Blogonomics: What CFAs Read

Professional investment advisors don’t spend much time reading blogs, according to an article by Susan B. Weiner CFA which was brought to my attention by Yves Smith:

When the CFA Institute tried to find sources for this story, most people told them they’re not participating in the blogosphere, either as readers or contributors.

We learn bloggers often aren’t licensed professionals:

Some blogs may offer useful information, but even their fans believe you should approach them skeptically.

Robert Harding Financial’s Jeremy Mitchell said to beware because “Many who post these types of blogs are not professionals, most are not even licensed to render financial advice.” Financial Planning Unlimited’s Patrick Valenty handles this challenge by limiting his blog visits to those associated with the Money Show or “reputable financial magazines.”

I can understand why people who spent a lot of time and money and effort getting their CFAs would care about professional qualifications. But someone might want to whisper to Mr Valenty that we bloggers associated with reputable financial magazines don’t have any license to render financial advice either.

The same kind of extrapolation from their own experience pops up later in the article, too:

Clearly, there are more retail investors than professionals doing research on the web, so it makes sense for bloggers to target them.
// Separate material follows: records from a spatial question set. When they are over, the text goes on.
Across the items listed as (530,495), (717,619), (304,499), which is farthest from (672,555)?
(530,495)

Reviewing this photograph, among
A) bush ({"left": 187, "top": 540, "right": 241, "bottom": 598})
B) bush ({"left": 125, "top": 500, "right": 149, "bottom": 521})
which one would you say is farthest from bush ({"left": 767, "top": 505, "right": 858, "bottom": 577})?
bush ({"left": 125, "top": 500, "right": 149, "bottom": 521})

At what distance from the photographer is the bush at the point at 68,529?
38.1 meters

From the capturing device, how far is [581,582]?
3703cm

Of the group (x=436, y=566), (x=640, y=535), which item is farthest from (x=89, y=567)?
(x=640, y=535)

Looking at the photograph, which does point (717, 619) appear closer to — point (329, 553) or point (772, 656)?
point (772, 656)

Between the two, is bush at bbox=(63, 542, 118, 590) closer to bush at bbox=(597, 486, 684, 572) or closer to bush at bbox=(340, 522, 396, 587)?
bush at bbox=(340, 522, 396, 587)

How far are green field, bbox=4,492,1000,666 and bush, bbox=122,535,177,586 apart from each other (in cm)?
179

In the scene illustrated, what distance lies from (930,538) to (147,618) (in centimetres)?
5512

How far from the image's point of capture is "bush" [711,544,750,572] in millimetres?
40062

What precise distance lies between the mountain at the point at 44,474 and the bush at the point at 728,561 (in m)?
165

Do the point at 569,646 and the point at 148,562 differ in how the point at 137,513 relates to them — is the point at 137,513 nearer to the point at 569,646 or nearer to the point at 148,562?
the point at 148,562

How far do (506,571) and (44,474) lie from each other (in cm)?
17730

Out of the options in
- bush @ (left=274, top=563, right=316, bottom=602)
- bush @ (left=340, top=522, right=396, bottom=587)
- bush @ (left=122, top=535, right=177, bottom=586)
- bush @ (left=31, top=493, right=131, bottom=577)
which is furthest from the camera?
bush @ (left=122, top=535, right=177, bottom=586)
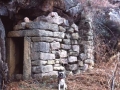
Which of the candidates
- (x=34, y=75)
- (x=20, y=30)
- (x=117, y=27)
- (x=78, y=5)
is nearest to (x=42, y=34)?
(x=20, y=30)

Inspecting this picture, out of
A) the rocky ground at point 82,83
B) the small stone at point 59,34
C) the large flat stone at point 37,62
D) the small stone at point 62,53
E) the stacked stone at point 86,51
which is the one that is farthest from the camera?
the stacked stone at point 86,51

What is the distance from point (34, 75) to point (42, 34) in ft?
3.05

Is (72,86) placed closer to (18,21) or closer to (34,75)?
(34,75)

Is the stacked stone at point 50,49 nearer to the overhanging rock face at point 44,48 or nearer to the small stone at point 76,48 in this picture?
the overhanging rock face at point 44,48

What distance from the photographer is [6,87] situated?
195 inches

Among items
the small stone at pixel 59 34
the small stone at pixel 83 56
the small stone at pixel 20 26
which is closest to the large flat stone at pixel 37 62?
the small stone at pixel 59 34

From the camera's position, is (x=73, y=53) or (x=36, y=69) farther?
(x=73, y=53)

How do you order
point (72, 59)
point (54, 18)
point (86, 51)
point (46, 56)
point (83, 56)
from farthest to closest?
point (86, 51), point (83, 56), point (72, 59), point (54, 18), point (46, 56)

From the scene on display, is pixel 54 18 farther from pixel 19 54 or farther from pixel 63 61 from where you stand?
pixel 19 54

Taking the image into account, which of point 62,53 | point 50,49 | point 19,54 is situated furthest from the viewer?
point 19,54

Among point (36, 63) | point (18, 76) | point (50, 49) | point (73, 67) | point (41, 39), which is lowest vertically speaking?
point (18, 76)

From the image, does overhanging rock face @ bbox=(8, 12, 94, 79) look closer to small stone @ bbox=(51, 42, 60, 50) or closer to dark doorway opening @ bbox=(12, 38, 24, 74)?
small stone @ bbox=(51, 42, 60, 50)

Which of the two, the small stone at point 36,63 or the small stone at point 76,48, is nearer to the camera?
the small stone at point 36,63

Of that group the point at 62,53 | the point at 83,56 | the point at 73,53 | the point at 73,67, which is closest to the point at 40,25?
the point at 62,53
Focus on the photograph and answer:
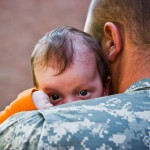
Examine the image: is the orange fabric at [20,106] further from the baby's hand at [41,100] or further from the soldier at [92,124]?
the soldier at [92,124]

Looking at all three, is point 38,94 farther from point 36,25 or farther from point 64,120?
point 36,25

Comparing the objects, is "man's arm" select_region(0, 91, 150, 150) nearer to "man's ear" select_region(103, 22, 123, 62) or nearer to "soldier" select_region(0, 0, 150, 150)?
"soldier" select_region(0, 0, 150, 150)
In the opinion of some industry observers, many investment bloggers are just in it to inflate their egos or simply for the money–using search engine optimization to attract web surfers and earn revenue when surfers click on advertisements on their blogs.
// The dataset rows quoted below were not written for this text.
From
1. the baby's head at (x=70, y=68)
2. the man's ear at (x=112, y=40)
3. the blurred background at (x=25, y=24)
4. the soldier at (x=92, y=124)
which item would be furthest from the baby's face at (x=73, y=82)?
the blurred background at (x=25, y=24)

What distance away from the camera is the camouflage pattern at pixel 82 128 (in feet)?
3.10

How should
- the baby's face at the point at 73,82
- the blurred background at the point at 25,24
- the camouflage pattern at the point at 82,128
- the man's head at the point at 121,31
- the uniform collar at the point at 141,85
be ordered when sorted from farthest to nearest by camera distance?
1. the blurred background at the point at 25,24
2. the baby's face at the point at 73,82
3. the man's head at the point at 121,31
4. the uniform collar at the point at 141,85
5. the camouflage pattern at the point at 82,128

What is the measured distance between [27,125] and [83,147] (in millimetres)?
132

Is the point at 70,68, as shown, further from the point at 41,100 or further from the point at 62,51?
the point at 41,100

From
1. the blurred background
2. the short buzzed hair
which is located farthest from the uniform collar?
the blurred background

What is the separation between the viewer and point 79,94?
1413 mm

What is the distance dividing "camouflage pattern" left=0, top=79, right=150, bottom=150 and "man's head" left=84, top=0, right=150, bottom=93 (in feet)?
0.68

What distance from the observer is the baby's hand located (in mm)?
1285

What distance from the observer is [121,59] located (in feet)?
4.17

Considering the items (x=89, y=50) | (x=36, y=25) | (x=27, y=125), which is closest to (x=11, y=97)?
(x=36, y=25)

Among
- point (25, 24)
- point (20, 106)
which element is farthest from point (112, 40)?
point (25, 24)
I defy Ms Weiner to find me a single investment blogger who makes anything more than pocket money from advertising revenue. Yes, CFAs can and do make a living by giving out investment advice. But bloggers? Not so much.
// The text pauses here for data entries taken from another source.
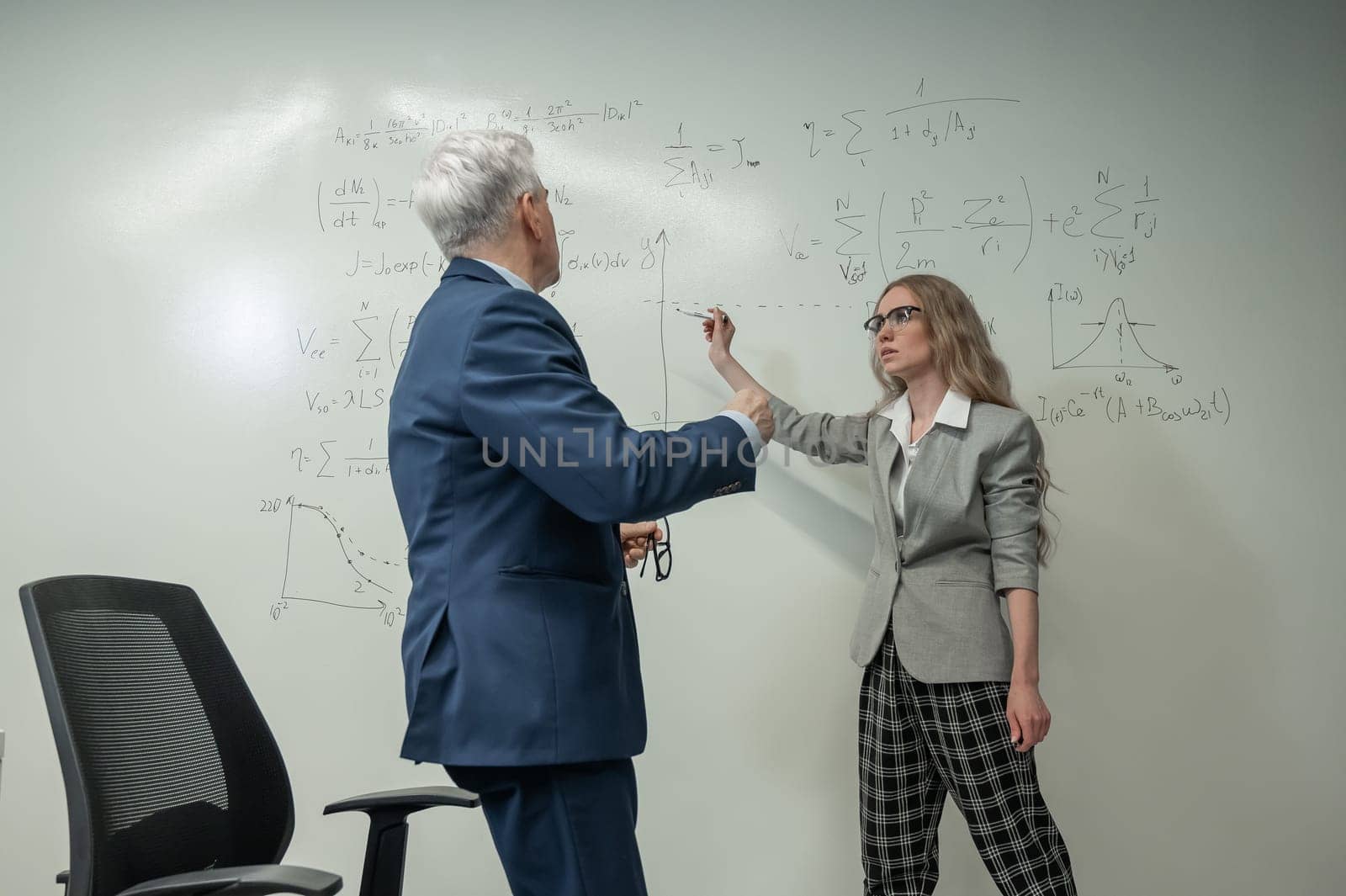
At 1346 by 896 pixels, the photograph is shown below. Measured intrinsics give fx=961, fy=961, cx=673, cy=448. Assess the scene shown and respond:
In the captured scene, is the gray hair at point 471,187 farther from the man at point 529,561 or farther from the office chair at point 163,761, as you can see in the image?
the office chair at point 163,761

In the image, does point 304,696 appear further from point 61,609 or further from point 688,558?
point 61,609

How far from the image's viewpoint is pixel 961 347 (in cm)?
194

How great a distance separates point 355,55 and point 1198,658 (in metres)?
2.52

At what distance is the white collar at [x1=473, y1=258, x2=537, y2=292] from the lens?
1275mm

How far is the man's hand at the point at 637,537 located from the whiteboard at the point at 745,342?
74 centimetres

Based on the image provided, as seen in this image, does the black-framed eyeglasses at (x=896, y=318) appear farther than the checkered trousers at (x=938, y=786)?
Yes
But the best bit of the article is its sidebar listing "a sample of financial and economic blogs". A lot of them are unfamiliar even to me, although many of the usual suspects are there as well — not just Yves Smith but also Barry Ritholtz, Calculated Risk, Mark Thoma, Paul Kedrosky, Paul Krugman, and Nouriel Roubini. And then, nestled among these sensible and insightful thinkers, one finds Ben Stein. Maybe that explains the skepticism!